Theodoro Cochrane, filho da jornalista Marília Gabriela, teve seu primeiro papel de destaque justamente em A Casa das Sete Mulheres, vivendo Pedro. Atuou em A Favorita, Caras & Bocas, Ti Ti Ti, Saramandaia e Geração Brasil, com seu último trabalho em novelas sendo O Sétimo Guardião em 2018, onde interpretou Adamastor. Atualmente é apresentador do canal Téte a Theo no YouTube, construindo carreira na plataforma digital.
Citações Notáveis
Dado Dolabella converteu-se ao ativismo vegano e se mudou para a Chapada dos Veadeiros em Goiás em busca de reconexão com a natureza— Trajetória documentada após saída das novelas
Amanda Lee aos 43 anos pratica triathlon e compartilha seus treinos nas redes sociais, tendo retornado ao cinema— Vida atual da atriz após priorizar maternidade
A Conversa do Hearth Outra perspectiva sobre a história
Por que tantos atores de uma mesma produção desaparecem das novelas ao mesmo tempo?
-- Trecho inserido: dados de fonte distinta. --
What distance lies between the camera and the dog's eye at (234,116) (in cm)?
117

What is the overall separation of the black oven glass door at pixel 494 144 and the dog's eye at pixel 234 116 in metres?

Não é exatamente ao mesmo tempo. A Casa das Sete Mulheres foi em 2003. Alguns saíram logo depois, outros levaram uma década. O que une esses sete é que todos fizeram uma escolha consciente de não renovar o ciclo das novelas.
Qual foi a escolha mais comum?
Maternidade e vida pessoal. Amanda Lee é o exemplo mais claro — parou para criar os filhos. Mas há também quem tenha buscado outras artes: José Victor Castiel foi para o teatro e cinema, Jandira Martini continuou atuando mas em projetos pontuais. Não é abandono, é redirecionamento.
E os que enfrentaram problemas legais?
Dado Dolabella é o caso mais visível. Condenações, prisões, uma trajetória turbulenta. Mas mesmo assim ele não desapareceu completamente — apenas mudou de vida, se reinventou em Goiás. É diferente de sumir.
Alguns deles voltaram a trabalhar?
Sim. Amanda Lee voltou ao cinema. Jandira Martini fez filmes. José Victor Castiel está ativo em teatro. Theodoro Cochrane encontrou sucesso no YouTube. Ninguém realmente desapareceu — apenas saiu do circuito das novelas.
O que isso diz sobre a carreira em telenovelas?
Que ela não é o único caminho. Esses atores tiveram oportunidade de escolher. Alguns queriam estabilidade familiar, outros queriam experimentar. A minissérie de 2003 foi um ponto de partida, não um destino final.
E para quem assiste agora no Globoplay?
É uma chance de ver esses atores em um momento específico de suas vidas, antes de todas essas escolhas. Há algo tocante em rever alguém que depois decidiu viver diferente.